Выбрать главу

Отец Серафим седой, благообразный, очень похожий на иконописные образы своего духовного покровителя — преподобного Серафима Саровского, был в то время вовсе не старым человеком. Ему было в то время 53 года, то есть на десять лет меньше, чем мне сейчас.

Он говорил с людьми негромко, очень спокойно, его манера общения располагала к себе. Проповеди его отличались глубиной и в то же время ясностью. Впрочем, и два других священника были хорошими проповедниками.

Отец Григорий Мельник, украинец, переехавший в Сибирь, прослуживший в ней два десятилетия и закончивший в этом суровом краю свой жизненный путь, говорил эмоционально и очень понятно для простого народа. Ему было в то время около пятидесяти. Он, как и его матушка Анна, прекрасно пели.

Другой священник, самый старший из трёх, — отец Сергий Кузьмин всю жизнь был горным инженером и пел как любитель в церковных хорах. Вышел на пенсию и был рукоположен.

Отец Сергий был поклонником и знатоком творений Иоанна Златоуста. Ему удалось приобрести ксерокопированное собрание творений этого святого отца. И именно из этого источника питалось его проповедническое вдохновение.

Отец Серафим был почитателем памяти митрополита Нестора (Анисимова), камчатского миссионера, бывшего полковым священником в годы Германской войны 1914 года, участника Поместного Собора 1917–1918 годов.

Владыка Нестор, если мне не изменяет память, постригал Александра Брыксина в монашество. Отец Серафим любил сам перечитывать автобиографические воспоминания митрополита Нестора, давал их почитать мне. В 1990‑е годы и позднее эти воспоминания под разными названиями были напечатаны многими издательствами, а тогда это была машинописная книжка объёмом около ста страниц, которой отец Серафим очень дорожил.

Библиотека батюшки была небольшой: необходимый минимум богослужебных книг, несколько томов житий святых святителя Димитрия Ростовского на русском языке, несколько альбомов по церковному искусству, перепечатанные на машинке сборники проповедей, три или четыре годовых комплекта дореволюционного журнала «Русский паломник», несколько книжечек «Богослужебных указаний» 50‑х годов XX века, из светских книг помню прижизненное собрание сочинений Тургенева.
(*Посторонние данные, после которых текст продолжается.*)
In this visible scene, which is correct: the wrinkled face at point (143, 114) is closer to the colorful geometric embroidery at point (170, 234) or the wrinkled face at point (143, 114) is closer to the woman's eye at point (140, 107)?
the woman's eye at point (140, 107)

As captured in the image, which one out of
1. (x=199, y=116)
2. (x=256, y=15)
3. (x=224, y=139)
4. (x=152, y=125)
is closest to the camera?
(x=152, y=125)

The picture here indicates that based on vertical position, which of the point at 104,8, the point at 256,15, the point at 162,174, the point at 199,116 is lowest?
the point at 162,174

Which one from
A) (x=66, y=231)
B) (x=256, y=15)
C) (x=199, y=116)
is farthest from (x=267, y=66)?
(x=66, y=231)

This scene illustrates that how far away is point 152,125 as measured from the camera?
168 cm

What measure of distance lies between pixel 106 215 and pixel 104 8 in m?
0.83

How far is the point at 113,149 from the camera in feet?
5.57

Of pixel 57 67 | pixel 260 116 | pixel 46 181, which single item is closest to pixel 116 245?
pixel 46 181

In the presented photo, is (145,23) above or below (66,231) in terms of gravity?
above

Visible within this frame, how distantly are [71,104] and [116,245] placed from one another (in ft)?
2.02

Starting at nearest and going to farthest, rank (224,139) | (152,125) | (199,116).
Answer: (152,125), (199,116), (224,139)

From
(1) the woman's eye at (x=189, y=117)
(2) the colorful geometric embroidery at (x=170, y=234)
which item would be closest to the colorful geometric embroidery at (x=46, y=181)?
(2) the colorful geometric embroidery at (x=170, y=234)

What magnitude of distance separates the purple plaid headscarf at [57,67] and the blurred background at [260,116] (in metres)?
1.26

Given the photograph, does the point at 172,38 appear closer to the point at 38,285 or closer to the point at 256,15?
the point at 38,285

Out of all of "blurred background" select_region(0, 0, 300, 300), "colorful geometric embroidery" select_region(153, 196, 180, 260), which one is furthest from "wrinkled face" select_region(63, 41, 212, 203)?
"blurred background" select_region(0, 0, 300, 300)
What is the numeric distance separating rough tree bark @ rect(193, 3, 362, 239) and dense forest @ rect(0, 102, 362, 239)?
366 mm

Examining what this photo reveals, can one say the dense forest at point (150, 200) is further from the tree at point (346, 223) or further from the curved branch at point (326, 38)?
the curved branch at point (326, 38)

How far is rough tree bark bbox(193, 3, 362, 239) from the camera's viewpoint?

Не получив специального образования и подготовки, отец Серафим был художником-любителем. У него в келье было несколько коробок с масляными красками, наборы кистей, палитра. Я видел пару пейзажей и один натюрморт, написанные когда‑то батюшкой. Не помню, чтобы отец Серафим писал какие‑либо этюды или картины в Абакане. Но он постоянно заботился о приведении в порядок икон в храме: тонировал утраченные фоны и одежды на иконах, иногда прописывал стёртые лики.

Отец Серафим практиковал служение особого молебна у Казанской иконы Пресвятой Богородицы, восходящего к традиции, воспринятой им от митрополита Нестора. Эту большую икону в кивоте батюшка отреставрировал, и каждое воскресенье сразу после отпуста литургии священник с диаконом выходили к ней, и после пения тропаря диакон произносил ектенью с особыми прошениями и чтением записок, специально подаваемых именно на этот молебен, а священник читал молитву.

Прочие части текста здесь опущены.